Over the past few weeks, I have been making a concerted effort to catch up on my magazine reading. You have no idea how far behind I am, and lately they all seem to be attacking me at once. I read the news and entertainment ones first, since their content is more timely. If I don’t, who knows what celeb gossip I’d miss. With 70+ subscriptions, it’s very easy to get behind, but I’m working on it. With the house going on the market in a few weeks, I refuse to pack magazines (the whole action of that just seems silly), so I am vowing to get through all of them before then. Oh, yes, the point of this … there is one. Here we go. I was reading an issue of BBC’s Good Food today and a recipe for a Spanish Style One-Pot caught my eye. I’ve been trying to work through the stuff I have in my pantry (less to pack, you know), and I had all the ingredients for this one already on hand, except the pork, and it could be on the table in about half-an-hour – what more could you want, right?

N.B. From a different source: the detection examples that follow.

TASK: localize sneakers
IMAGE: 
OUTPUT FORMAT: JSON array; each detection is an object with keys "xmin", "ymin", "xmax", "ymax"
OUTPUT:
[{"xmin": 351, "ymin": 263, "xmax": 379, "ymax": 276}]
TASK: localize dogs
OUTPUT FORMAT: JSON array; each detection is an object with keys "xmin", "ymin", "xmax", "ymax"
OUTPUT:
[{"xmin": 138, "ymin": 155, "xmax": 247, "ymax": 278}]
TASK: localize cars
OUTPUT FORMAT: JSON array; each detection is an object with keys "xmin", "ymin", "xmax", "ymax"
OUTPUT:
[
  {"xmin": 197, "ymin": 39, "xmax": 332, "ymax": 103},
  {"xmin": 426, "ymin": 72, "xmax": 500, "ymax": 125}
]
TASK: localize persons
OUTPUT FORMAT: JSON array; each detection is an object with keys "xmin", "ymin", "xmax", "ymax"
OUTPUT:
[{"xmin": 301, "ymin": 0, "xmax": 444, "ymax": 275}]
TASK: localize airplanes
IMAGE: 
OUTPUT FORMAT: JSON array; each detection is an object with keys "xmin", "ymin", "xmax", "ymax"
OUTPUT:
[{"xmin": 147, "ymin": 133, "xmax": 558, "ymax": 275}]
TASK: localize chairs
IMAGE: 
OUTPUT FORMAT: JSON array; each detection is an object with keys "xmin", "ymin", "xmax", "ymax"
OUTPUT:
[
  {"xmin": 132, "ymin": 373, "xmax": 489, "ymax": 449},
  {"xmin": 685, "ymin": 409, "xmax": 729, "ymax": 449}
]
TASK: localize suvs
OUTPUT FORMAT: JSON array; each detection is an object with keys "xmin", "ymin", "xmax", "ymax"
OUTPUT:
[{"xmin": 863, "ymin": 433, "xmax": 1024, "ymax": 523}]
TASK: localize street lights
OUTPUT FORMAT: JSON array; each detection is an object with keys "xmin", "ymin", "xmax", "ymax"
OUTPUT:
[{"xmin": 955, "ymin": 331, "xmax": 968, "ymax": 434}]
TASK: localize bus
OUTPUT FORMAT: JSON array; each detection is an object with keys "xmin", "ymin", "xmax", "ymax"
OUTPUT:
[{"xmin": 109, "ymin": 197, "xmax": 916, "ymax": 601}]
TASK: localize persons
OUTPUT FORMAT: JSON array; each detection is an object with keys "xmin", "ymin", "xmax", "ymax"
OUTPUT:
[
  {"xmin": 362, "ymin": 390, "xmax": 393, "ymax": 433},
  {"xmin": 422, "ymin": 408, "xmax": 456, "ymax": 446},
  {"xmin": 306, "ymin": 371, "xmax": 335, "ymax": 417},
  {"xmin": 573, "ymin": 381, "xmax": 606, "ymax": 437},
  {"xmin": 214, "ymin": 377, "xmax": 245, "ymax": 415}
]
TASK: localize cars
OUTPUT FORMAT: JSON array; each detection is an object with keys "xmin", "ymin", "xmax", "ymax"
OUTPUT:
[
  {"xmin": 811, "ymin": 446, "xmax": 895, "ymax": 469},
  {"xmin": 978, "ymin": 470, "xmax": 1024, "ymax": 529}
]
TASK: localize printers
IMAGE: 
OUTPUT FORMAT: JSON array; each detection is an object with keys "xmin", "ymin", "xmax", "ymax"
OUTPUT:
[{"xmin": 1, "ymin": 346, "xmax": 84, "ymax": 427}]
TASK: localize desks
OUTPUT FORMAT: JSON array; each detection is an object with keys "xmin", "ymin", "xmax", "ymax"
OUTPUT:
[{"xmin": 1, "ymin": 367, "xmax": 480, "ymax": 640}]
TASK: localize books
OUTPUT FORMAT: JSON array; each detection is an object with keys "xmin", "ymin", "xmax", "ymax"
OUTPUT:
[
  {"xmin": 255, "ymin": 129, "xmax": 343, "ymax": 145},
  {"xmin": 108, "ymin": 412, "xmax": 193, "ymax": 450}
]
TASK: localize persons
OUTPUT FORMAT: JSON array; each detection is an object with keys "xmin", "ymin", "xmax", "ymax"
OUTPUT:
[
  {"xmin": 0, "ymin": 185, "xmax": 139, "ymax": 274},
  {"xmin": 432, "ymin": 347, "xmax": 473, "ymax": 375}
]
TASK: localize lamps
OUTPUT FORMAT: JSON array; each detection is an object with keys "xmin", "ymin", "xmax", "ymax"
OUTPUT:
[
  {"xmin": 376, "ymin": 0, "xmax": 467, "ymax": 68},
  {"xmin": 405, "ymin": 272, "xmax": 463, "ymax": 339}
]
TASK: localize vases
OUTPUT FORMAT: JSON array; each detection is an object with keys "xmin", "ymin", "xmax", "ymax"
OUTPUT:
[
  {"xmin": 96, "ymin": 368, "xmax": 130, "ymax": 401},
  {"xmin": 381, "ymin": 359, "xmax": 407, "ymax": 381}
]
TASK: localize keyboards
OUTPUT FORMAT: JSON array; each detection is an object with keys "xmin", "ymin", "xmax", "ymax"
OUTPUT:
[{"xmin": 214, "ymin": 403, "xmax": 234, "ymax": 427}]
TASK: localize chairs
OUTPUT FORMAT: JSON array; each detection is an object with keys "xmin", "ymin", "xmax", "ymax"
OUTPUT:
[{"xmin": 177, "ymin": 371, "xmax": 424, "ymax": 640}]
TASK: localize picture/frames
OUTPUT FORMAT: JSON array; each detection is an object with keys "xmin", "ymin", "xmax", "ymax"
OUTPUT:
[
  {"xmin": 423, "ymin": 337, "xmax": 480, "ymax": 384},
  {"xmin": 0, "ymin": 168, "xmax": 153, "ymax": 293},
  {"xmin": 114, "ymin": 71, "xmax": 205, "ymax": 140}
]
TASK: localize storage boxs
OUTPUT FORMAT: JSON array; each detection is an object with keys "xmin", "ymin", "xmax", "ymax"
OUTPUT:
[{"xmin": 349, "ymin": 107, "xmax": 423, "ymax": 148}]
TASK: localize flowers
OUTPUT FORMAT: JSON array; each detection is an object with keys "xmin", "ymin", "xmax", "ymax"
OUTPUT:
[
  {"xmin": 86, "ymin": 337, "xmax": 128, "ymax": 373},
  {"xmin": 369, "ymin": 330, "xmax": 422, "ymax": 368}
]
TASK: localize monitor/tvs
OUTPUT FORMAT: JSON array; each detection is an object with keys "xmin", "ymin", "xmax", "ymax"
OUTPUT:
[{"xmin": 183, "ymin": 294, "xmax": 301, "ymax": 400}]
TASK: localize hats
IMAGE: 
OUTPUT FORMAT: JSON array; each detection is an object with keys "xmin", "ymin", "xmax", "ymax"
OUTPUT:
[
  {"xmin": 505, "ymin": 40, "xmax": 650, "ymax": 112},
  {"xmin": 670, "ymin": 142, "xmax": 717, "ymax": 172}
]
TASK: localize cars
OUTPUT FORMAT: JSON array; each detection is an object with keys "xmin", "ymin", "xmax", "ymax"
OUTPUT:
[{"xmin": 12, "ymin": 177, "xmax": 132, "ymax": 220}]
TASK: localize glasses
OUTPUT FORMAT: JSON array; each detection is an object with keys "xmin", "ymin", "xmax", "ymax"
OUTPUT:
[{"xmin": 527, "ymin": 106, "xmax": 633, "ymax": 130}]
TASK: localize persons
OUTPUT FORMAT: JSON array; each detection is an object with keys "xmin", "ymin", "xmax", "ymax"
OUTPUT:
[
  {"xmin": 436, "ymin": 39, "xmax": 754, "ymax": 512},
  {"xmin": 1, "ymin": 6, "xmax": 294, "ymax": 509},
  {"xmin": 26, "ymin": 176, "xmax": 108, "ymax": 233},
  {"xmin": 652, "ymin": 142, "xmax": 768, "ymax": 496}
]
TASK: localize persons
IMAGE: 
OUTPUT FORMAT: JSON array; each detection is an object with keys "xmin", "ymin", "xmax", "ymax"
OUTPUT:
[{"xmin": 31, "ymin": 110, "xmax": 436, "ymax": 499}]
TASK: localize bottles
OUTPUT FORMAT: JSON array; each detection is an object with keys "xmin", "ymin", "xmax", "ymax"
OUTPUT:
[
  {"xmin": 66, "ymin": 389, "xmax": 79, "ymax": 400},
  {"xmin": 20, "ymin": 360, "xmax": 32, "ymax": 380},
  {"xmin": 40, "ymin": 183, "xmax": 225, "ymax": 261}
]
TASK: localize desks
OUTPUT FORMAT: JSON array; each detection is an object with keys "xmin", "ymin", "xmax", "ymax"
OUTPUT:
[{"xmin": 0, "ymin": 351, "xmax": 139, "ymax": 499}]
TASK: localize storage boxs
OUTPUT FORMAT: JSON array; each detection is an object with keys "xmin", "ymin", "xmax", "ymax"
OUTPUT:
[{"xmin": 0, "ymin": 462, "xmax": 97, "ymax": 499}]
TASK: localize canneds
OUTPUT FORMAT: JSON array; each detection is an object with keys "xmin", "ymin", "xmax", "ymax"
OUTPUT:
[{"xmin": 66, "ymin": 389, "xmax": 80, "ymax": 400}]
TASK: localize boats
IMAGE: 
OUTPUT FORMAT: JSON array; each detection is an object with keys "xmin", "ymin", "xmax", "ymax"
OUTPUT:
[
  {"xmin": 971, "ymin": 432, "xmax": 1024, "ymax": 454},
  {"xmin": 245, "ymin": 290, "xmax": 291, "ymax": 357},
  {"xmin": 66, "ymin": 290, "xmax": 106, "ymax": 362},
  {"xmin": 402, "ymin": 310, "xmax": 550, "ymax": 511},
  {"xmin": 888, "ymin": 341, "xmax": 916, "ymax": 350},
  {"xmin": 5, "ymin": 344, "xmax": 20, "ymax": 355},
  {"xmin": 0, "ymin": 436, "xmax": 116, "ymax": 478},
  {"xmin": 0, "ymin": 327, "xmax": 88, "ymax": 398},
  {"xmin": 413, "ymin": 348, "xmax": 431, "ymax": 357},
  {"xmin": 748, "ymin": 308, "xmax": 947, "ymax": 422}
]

The recipe is the creation of Paul Rankin, who is a regular on BBC2’s Ready Steady Cook television show. It was incredibly simple to make and for the budget-conscious, you can get this one on your table for around $10. Not bad for dinner for 4, eh? And since it has vegetables, I’m submitting it to Kalyn’s Weekend Herb Blogging event. Make sure to check out her roundup sometime late Sunday.
For dessert, I had some heavy cream fast closing in on its expiration date, so I made a batch of Creme Brulee. Mmmm, what’s not to like? I haven’t made it in awhile, and it’s one of The Husband’s favorites, and Nicholas’, as they both polished off their servings quickly.
A year ago today … new cookbooks.
Paul Rankin’s Spanish Style One-Pot
Prep: 20 minutes Cook: 20-25 minutes
1 lb, 12 oz boneless pork, cut into chunks or strips
3 tablespoons olive oil
1 large onion chopped
2 garlic cloves, finely chopped
2 red peppers, seeded and roughly chopped
6 oz long grain rice
1 cup vegetable stock or water
280g jar artichokes in oil, drained and quartered (I added two small jars)
400g can chopped tomatoes
Heat oven to 350. In a large flameproof casserole, brown the pork in the olive oil over a high heat. When brown on both sides, add the onions, garlic and peppers, then cook for 5 minutes. Add the rice and cook for another 3 minutes. Add the stock or water, the artichokes and tomatoes, then bring to a fast boil. Taste the liquid for seasoning. Cover with a tight lid and put in the oven for 20-25 minutes. Serve.